Data records
_ _ _ _
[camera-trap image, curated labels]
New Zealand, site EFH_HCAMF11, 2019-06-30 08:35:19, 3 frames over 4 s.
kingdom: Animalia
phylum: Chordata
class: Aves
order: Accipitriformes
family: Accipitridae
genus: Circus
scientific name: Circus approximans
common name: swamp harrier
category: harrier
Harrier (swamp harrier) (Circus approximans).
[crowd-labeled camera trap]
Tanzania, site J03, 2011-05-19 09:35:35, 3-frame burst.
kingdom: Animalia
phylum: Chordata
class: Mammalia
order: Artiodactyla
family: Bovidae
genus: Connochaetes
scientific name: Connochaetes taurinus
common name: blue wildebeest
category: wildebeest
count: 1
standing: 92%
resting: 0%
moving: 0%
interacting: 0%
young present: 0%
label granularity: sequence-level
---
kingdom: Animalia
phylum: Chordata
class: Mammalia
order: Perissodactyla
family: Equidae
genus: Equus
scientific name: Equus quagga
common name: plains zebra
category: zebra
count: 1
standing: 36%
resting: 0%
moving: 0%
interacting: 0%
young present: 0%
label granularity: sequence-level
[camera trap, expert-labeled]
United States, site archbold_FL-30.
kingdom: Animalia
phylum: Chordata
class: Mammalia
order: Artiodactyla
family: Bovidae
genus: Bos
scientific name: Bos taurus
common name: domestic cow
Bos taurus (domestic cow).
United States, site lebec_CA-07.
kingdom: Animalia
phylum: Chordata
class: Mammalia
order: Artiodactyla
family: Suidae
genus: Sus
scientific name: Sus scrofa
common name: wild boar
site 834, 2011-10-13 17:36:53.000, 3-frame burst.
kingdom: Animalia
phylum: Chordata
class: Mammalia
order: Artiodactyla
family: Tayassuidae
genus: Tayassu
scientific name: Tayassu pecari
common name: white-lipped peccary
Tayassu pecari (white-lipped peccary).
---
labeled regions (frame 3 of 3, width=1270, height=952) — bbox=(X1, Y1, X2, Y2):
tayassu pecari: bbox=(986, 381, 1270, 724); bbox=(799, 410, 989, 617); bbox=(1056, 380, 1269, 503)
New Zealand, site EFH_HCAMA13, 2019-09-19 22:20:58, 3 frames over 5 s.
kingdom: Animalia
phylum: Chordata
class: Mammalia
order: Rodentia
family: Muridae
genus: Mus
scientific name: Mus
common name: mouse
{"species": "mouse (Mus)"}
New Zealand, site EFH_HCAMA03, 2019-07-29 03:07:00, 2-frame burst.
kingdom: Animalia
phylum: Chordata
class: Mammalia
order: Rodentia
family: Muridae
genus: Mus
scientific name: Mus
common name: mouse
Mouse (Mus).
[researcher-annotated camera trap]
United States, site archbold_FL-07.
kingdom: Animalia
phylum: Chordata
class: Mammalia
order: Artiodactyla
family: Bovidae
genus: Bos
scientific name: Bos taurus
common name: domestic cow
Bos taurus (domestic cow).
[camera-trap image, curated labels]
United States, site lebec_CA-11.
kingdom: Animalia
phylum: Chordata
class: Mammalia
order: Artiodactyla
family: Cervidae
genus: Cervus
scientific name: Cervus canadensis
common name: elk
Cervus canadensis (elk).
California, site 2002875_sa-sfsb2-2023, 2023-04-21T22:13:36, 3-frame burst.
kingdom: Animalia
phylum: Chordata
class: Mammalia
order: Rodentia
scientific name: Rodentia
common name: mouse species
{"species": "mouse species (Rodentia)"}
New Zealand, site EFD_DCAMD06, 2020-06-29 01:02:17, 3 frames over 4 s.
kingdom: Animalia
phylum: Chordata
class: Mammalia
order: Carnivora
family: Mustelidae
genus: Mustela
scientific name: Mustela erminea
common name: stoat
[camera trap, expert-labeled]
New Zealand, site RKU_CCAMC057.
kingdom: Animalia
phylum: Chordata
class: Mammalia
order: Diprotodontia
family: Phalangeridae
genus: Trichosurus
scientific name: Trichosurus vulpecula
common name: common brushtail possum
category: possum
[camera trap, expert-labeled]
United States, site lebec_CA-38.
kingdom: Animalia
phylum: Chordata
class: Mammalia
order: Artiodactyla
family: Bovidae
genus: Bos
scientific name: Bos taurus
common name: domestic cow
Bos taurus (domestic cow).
_ _ _ _
▶ [What you will do]: Every record must appear in the answer exactly as it appears above.

▶ [Answer section]:
[camera-trap image, curated labels]
New Zealand, site EFH_HCAMF11, 2019-06-30 08:35:19, 3 frames over 4 s.
kingdom: Animalia
phylum: Chordata
class: Aves
order: Accipitriformes
family: Accipitridae
genus: Circus
scientific name: Circus approximans
common name: swamp harrier
category: harrier
Harrier (swamp harrier) (Circus approximans).
[crowd-labeled camera trap]
Tanzania, site J03, 2011-05-19 09:35:35, 3-frame burst.
kingdom: Animalia
phylum: Chordata
class: Mammalia
order: Artiodactyla
family: Bovidae
genus: Connochaetes
scientific name: Connochaetes taurinus
common name: blue wildebeest
category: wildebeest
count: 1
standing: 92%
resting: 0%
moving: 0%
interacting: 0%
young present: 0%
label granularity: sequence-level
---
kingdom: Animalia
phylum: Chordata
class: Mammalia
order: Perissodactyla
family: Equidae
genus: Equus
scientific name: Equus quagga
common name: plains zebra
category: zebra
count: 1
standing: 36%
resting: 0%
moving: 0%
interacting: 0%
young present: 0%
label granularity: sequence-level
[camera trap, expert-labeled]
United States, site archbold_FL-30.
kingdom: Animalia
phylum: Chordata
class: Mammalia
order: Artiodactyla
family: Bovidae
genus: Bos
scientific name: Bos taurus
common name: domestic cow
Bos taurus (domestic cow).
United States, site lebec_CA-07.
kingdom: Animalia
phylum: Chordata
class: Mammalia
order: Artiodactyla
family: Suidae
genus: Sus
scientific name: Sus scrofa
common name: wild boar
site 834, 2011-10-13 17:36:53.000, 3-frame burst.
kingdom: Animalia
phylum: Chordata
class: Mammalia
order: Artiodactyla
family: Tayassuidae
genus: Tayassu
scientific name: Tayassu pecari
common name: white-lipped peccary
Tayassu pecari (white-lipped peccary).
---
labeled regions (frame 3 of 3, width=1270, height=952) — bbox=(X1, Y1, X2, Y2):
tayassu pecari: bbox=(986, 381, 1270, 724); bbox=(799, 410, 989, 617); bbox=(1056, 380, 1269, 503)
New Zealand, site EFH_HCAMA13, 2019-09-19 22:20:58, 3 frames over 5 s.
kingdom: Animalia
phylum: Chordata
class: Mammalia
order: Rodentia
family: Muridae
genus: Mus
scientific name: Mus
common name: mouse
{"species": "mouse (Mus)"}
New Zealand, site EFH_HCAMA03, 2019-07-29 03:07:00, 2-frame burst.
kingdom: Animalia
phylum: Chordata
class: Mammalia
order: Rodentia
family: Muridae
genus: Mus
scientific name: Mus
common name: mouse
Mouse (Mus).
[researcher-annotated camera trap]
United States, site archbold_FL-07.
kingdom: Animalia
phylum: Chordata
class: Mammalia
order: Artiodactyla
family: Bovidae
genus: Bos
scientific name: Bos taurus
common name: domestic cow
Bos taurus (domestic cow).
[camera-trap image, curated labels]
United States, site lebec_CA-11.
kingdom: Animalia
phylum: Chordata
class: Mammalia
order: Artiodactyla
family: Cervidae
genus: Cervus
scientific name: Cervus canadensis
common name: elk
Cervus canadensis (elk).
California, site 2002875_sa-sfsb2-2023, 2023-04-21T22:13:36, 3-frame burst.
kingdom: Animalia
phylum: Chordata
class: Mammalia
order: Rodentia
scientific name: Rodentia
common name: mouse species
{"species": "mouse species (Rodentia)"}
New Zealand, site EFD_DCAMD06, 2020-06-29 01:02:17, 3 frames over 4 s.
kingdom: Animalia
phylum: Chordata
class: Mammalia
order: Carnivora
family: Mustelidae
genus: Mustela
scientific name: Mustela erminea
common name: stoat
[camera trap, expert-labeled]
New Zealand, site RKU_CCAMC057.
kingdom: Animalia
phylum: Chordata
class: Mammalia
order: Diprotodontia
family: Phalangeridae
genus: Trichosurus
scientific name: Trichosurus vulpecula
common name: common brushtail possum
category: possum
[camera trap, expert-labeled]
United States, site lebec_CA-38.
kingdom: Animalia
phylum: Chordata
class: Mammalia
order: Artiodactyla
family: Bovidae
genus: Bos
scientific name: Bos taurus
common name: domestic cow
Bos taurus (domestic cow).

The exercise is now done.